Le problème, c’est que cette description peut s’appliquer aussi à beaucoup d’autres responsables politiques. Est-ce qu’affubler Zemmour de ce qualificatif, ce n’est pas une manière de le décrédibiliser ? On retrouve cette structure rhétorique chez Jean-Luc Mélenchon, Marine Le Pen, et on l’a même entendu dans certaines déclarations de Nicolas Sarkozy. Si bien, d’ailleurs, que le mot "populisme" a fini par ne plus rien vouloir dire. Mais je crois qu’avec Éric Zemmour, il est temps de le ressortir du placard à concepts. Pour deux raisons. La première, c’est une question de degrés. Chez Éric Zemmour, l’opposition entre "le peuple" et "le système" n’est pas anecdotique, elle structure l’intégralité de son discours. La deuxième raison, c’est une question de nature. Il y a, dans la rhétorique d’Éric Zemmour quelque chose de singulier : "Nous allons récupérer la France contre les cyniques et les vaniteux, contre ceux qui n'ont que le mépris et la morgue au fond des yeux, contre tout ceux qui veulent nous faire disparaître. Nous nous levons. Le peuple français se tient face à tous ceux qui veulent le faire disparaître, face à tous ceux qui veulent priver ses enfants d'héritage et de grandeur. Ce peuple français qui ne baissera jamais les yeux face à ceux qui ont juré sa perte. Notre existence en tant que peuple français n'est pas négociable."
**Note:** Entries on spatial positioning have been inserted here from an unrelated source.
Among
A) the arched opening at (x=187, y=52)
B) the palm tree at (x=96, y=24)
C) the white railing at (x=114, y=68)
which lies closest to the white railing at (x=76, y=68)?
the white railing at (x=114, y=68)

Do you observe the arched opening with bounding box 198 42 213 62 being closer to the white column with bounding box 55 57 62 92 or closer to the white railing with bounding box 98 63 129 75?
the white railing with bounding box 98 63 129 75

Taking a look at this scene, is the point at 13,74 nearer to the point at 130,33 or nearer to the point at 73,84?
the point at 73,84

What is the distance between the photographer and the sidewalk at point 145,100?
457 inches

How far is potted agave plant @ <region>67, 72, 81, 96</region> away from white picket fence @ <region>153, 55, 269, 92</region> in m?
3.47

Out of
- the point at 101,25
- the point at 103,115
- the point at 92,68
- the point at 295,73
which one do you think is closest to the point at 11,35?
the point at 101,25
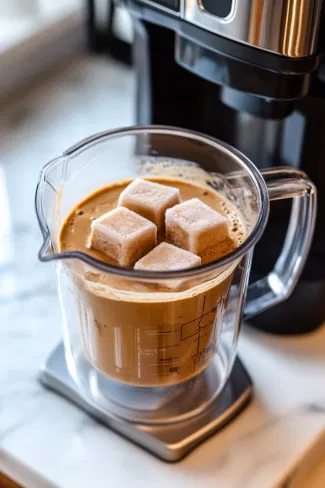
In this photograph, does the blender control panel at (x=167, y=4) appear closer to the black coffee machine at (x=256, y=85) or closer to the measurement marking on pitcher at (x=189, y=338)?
the black coffee machine at (x=256, y=85)

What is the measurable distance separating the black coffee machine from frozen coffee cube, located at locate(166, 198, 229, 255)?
10cm

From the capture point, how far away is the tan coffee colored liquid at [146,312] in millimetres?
554

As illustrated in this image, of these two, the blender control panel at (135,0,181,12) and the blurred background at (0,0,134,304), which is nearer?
the blender control panel at (135,0,181,12)

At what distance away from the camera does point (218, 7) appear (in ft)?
1.83

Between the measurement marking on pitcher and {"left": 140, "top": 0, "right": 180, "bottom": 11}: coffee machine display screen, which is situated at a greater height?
{"left": 140, "top": 0, "right": 180, "bottom": 11}: coffee machine display screen

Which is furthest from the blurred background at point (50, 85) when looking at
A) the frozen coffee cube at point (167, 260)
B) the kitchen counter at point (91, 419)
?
the frozen coffee cube at point (167, 260)

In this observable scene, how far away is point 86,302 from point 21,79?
526mm

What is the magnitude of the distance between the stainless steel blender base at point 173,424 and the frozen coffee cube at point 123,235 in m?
0.16

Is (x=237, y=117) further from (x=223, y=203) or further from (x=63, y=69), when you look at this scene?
(x=63, y=69)

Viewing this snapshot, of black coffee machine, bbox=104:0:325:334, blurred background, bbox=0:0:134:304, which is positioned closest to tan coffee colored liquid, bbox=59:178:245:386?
black coffee machine, bbox=104:0:325:334

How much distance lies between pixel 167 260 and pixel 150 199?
7 centimetres

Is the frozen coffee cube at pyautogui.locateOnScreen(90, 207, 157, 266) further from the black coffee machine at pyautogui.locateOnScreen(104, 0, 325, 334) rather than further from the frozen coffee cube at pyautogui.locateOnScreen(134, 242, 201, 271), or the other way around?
the black coffee machine at pyautogui.locateOnScreen(104, 0, 325, 334)

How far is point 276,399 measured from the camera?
2.26 feet

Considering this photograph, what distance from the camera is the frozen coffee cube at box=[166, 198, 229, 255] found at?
57cm
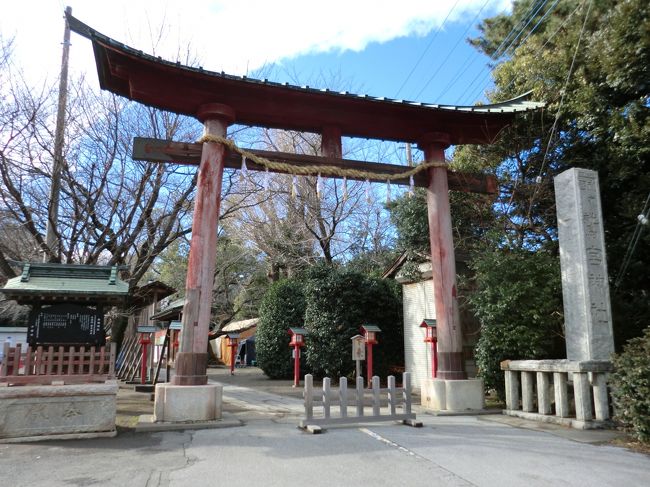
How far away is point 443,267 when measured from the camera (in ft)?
34.2

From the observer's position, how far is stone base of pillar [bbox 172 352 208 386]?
8.37 m

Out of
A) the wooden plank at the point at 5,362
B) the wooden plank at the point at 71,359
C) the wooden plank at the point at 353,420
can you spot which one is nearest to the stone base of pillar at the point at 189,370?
the wooden plank at the point at 71,359

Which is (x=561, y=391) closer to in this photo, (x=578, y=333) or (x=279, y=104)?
(x=578, y=333)

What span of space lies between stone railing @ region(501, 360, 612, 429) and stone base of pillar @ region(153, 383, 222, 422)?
583 centimetres

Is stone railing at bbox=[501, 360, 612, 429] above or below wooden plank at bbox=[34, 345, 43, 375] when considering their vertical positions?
below

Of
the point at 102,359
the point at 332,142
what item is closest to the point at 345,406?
the point at 102,359

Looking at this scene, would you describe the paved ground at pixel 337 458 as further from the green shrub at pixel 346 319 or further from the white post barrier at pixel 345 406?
the green shrub at pixel 346 319

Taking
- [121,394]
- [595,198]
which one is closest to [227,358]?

Dans le discours d’Éric Zemmour, les individus qui composent le système n’ont pas simplement échoué, failli, ni même trahi le peuple. Ils ont "juré sa perte" ; ils veulent le "faire disparaître" et menacent jusqu’à son "existence". Autrement dit, ils auraient une intention maligne, voire perverse. C’est une distinction qui me paraît fondamentale. Cette distinction, c’est celle qui sépare l’adversaire de l’ennemi. Celle qui distingue celui qui nous combat de celui qui veut nous détruire. Celui que l’on affronte par les urnes de celui contre lequel on lutte par tous les moyens nécessaires. Cette ligne porte un nom : c’est celle de la démocratie représentative, c’est-à-dire de l’ensemble des procédures qui nous permettent de régler pacifiquement nos désaccords collectifs. Il me semble que, dimanche, dans son discours, Éric Zemmour a mis le pied sur une ligne, celle qui borne la rhétorique démocratique.